▶ _What the task asks_
The expected output is the data below, character for character, without its pictures.

=== Task data ===

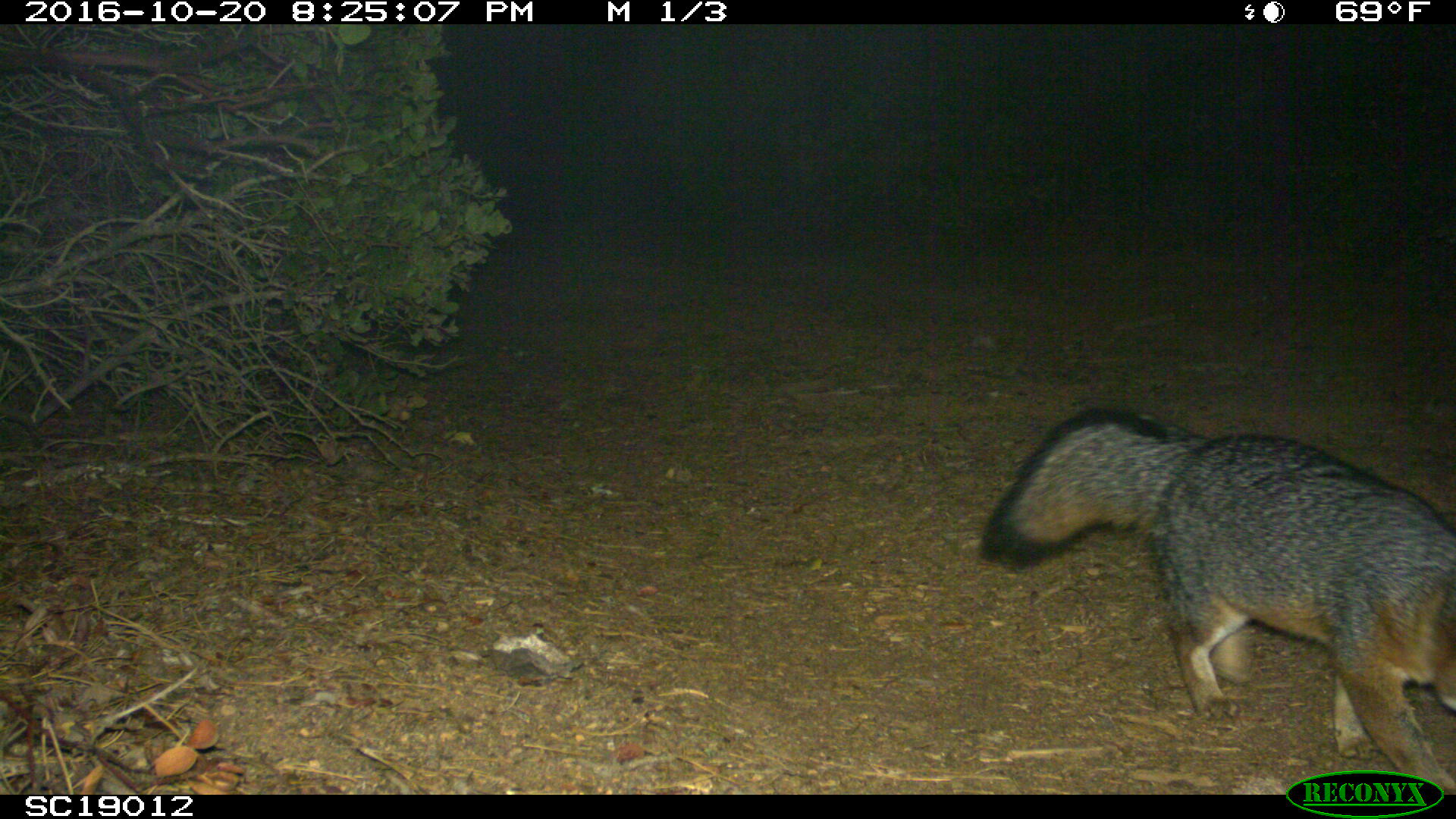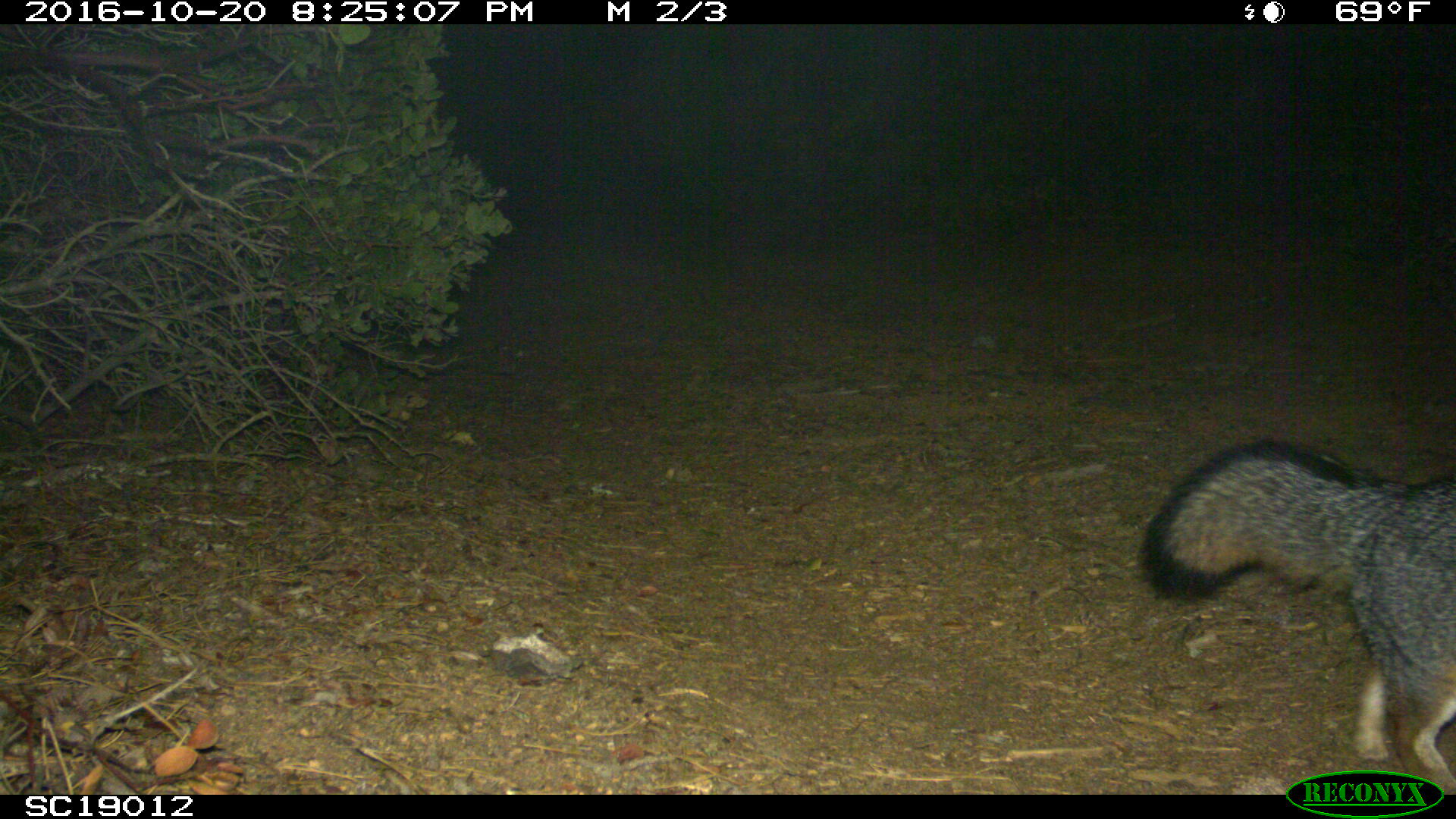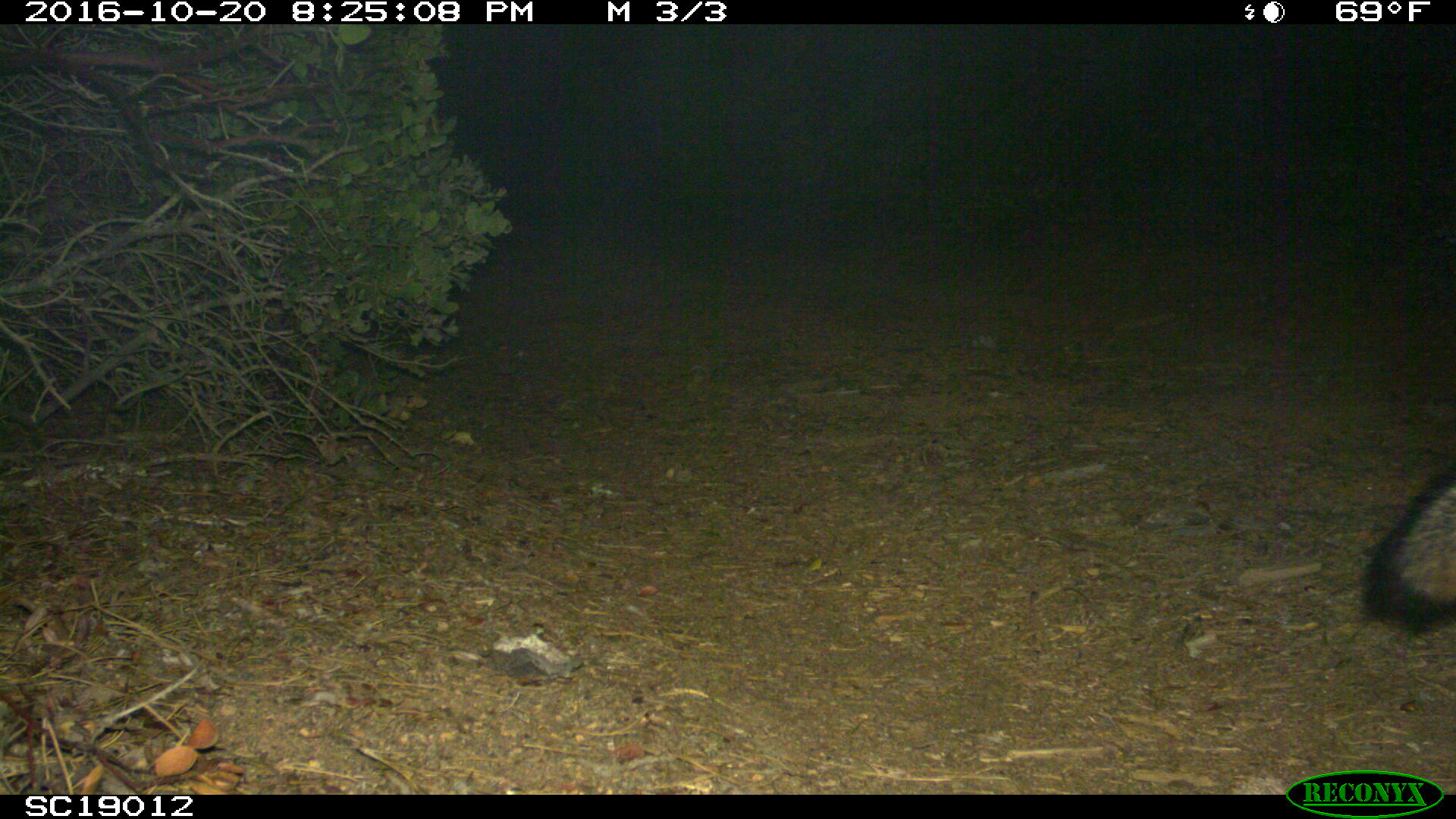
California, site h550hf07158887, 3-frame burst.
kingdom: Animalia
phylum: Chordata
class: Mammalia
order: Carnivora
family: Canidae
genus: Urocyon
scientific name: Urocyon littoralis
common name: island fox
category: fox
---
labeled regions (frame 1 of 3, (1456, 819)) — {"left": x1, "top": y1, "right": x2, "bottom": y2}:
fox: {"left": 979, "top": 409, "right": 1455, "bottom": 795}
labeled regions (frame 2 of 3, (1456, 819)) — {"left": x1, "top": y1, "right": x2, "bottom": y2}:
fox: {"left": 1139, "top": 436, "right": 1455, "bottom": 790}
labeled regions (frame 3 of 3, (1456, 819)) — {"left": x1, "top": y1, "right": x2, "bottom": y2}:
fox: {"left": 1356, "top": 463, "right": 1455, "bottom": 632}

===

▶ _Result for this exercise_
California, site h550hf07158887, 3-frame burst.
kingdom: Animalia
phylum: Chordata
class: Mammalia
order: Carnivora
family: Canidae
genus: Urocyon
scientific name: Urocyon littoralis
common name: island fox
category: fox
---
labeled regions (frame 1 of 3, (1456, 819)) — {"left": x1, "top": y1, "right": x2, "bottom": y2}:
fox: {"left": 979, "top": 409, "right": 1455, "bottom": 795}
labeled regions (frame 2 of 3, (1456, 819)) — {"left": x1, "top": y1, "right": x2, "bottom": y2}:
fox: {"left": 1139, "top": 436, "right": 1455, "bottom": 790}
labeled regions (frame 3 of 3, (1456, 819)) — {"left": x1, "top": y1, "right": x2, "bottom": y2}:
fox: {"left": 1356, "top": 463, "right": 1455, "bottom": 632}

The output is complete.